I like the background but I'm not too sure that it represents wind/air all that well, mushrooms tend to be earthy and/or offer an insight into getting wasted 
However as a work on it's own it is fantastic, my daughter has been chattering about it all the time I have been writing this.

Why not post something about yourself in the Introductions forum, so we can feed upon it


----------



## Winters_Sorrow (Mar 26, 2005)

Hi Blue Fairy

I loved the picture - it had a lot of motion to it. I think it did a good job in representing wind, but maybe a similar picture of the fairy in flight would help get your idea across more powerfully

Good stuff though - can't wait to see the other 3!


----------



## Space Monkey (Mar 26, 2005)

This is really beautifully drawn, but it's not obvious that this is a wind fairy so much as just a fairy.  And the streak going to her hand, on first impression, made me think she was smoking a cig.  But the art is excellent; the folds in her clothing are perfect.  How big is the original piece to get this much detail in?


----------



## Brian G Turner (Mar 26, 2005)

Hi bluefairy, and welcome to the chronicles network. 
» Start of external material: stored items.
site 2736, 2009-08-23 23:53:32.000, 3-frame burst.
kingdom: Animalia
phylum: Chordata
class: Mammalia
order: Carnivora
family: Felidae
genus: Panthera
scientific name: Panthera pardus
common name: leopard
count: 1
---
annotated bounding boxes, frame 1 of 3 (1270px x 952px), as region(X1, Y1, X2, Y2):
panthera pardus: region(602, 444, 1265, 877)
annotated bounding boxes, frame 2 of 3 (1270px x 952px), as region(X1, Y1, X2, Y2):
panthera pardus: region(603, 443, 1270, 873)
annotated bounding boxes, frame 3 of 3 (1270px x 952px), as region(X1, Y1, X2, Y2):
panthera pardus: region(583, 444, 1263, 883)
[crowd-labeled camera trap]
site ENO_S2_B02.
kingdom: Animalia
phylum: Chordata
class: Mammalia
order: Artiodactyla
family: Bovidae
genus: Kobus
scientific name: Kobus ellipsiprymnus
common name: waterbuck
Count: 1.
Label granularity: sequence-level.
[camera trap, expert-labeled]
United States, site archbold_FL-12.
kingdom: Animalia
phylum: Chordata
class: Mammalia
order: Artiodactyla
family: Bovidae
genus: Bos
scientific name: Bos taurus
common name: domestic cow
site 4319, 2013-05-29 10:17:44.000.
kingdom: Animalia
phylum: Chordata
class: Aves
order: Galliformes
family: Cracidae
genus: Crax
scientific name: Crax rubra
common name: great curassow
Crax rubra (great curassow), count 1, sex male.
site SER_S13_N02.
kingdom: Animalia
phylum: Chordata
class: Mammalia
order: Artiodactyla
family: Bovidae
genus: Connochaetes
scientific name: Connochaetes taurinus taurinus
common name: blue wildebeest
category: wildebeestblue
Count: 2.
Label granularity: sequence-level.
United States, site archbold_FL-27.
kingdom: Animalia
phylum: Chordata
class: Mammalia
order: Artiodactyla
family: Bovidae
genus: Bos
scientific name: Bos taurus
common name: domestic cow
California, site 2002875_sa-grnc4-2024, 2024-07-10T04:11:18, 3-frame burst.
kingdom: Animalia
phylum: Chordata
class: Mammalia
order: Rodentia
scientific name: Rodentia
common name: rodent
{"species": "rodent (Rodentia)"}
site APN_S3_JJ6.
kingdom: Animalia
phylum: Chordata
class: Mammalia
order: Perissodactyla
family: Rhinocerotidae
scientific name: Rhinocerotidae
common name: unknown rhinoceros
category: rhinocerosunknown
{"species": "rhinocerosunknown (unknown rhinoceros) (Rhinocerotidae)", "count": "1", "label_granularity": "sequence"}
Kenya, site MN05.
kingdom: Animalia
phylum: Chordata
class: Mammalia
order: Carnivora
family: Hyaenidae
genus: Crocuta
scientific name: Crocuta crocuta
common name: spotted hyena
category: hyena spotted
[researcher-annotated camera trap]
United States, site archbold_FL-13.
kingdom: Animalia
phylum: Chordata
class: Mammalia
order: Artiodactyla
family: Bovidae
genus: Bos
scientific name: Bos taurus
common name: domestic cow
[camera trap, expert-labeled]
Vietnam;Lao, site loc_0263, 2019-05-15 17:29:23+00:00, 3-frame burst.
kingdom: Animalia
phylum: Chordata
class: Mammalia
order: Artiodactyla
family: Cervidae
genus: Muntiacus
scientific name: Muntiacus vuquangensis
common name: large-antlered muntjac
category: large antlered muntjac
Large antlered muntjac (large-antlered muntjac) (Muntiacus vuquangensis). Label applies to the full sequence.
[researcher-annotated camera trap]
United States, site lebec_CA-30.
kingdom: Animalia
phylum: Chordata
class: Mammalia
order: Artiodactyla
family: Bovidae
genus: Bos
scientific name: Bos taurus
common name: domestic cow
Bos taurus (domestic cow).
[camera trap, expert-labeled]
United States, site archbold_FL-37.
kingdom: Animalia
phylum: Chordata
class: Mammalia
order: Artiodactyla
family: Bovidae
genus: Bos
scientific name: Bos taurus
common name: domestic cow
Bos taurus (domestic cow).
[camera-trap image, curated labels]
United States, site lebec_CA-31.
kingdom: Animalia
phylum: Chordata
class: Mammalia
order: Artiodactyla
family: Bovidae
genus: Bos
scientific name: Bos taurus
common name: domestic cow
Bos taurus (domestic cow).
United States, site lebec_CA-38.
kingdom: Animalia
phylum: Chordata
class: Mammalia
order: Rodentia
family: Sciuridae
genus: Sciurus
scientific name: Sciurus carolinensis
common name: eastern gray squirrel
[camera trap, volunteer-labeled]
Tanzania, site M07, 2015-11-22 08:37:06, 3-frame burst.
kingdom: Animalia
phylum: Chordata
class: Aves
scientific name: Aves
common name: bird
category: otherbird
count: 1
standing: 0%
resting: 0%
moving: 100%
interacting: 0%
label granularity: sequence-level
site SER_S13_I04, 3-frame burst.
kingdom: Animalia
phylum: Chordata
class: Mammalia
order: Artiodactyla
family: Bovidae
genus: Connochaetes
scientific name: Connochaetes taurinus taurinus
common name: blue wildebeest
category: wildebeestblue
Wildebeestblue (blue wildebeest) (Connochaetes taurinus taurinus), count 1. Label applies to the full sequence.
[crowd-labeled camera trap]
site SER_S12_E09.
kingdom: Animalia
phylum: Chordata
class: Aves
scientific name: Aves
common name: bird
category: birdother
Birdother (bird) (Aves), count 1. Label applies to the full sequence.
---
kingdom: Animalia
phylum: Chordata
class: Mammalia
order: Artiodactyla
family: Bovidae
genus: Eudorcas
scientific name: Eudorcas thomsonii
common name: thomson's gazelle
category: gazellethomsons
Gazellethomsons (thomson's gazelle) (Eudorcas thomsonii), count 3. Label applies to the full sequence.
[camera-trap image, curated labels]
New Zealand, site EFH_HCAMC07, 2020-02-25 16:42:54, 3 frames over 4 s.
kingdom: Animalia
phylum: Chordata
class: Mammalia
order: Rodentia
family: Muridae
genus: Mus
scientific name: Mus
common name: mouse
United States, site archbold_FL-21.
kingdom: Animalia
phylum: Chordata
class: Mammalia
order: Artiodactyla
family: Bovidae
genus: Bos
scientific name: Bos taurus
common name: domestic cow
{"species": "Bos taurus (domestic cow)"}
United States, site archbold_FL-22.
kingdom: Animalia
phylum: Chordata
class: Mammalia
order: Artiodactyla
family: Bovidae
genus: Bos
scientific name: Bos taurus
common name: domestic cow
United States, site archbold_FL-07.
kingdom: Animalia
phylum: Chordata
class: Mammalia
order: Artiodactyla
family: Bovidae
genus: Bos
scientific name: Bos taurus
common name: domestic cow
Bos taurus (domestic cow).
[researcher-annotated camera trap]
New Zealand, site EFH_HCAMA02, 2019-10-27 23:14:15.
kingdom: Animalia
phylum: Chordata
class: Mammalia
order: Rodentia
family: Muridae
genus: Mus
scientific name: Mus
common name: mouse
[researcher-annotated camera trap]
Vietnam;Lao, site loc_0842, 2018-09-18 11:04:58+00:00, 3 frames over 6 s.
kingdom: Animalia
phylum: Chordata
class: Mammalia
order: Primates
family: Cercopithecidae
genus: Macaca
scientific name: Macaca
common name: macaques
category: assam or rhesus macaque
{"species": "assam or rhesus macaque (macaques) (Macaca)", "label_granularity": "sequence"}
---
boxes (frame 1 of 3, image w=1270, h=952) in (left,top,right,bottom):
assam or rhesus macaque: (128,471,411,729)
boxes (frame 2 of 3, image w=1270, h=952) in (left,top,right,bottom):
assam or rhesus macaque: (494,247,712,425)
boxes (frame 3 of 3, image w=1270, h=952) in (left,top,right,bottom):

I like the pic - subtle, and nice colours.


----------



## GOLLUM (Mar 27, 2005)

Hi and welcome!

I have to agree with some of the other comments regarding maybe replacing the mushrooms with a more wind oriented theme like clouds and perhaps adding motion to the wings.

Having said that this is a very well done picture!! Are you a professional artist or looking to get your stuff displayed somewhere? I think you have some clear talent here.

All the best..


----------



## Neon (Mar 27, 2005)

Overall it's very well done ... I especially like the amount of detail you put into the fairy's dress.  As for picky things, I agree with the thought of incorporating more of a sky/wind/clouds effect for the background.


----------



## bluefairy (Mar 28, 2005)

Thanks for the comments everyone, I'm very surprised at the amount of responses!

Tsujigiri:  Thanks so much for your comments!  I'm glad your daughter likes it so much   I think I'll take your advice and post something in the introductions section..

Winters Sorrow:  Thanks a lot, I'm glad you like it!  I think I will do a seperate drawing with more wind-like elements in it.

Space Monkey:  Thanks so much!  Tha seems to be a common observation so I may do another wind fairy drawing incorperating more wind elements.  The original was 12x16.

I, Brian:  Thanks so much, I appreciate that 

Gollum:  Thank-you so much!  I'm not a professional artist yet but I'm looking to get into illustration.

Neon:  Thanks for your comments!   I may actually do a seperate drawing and incorperate clouds or something more wind-like.


----------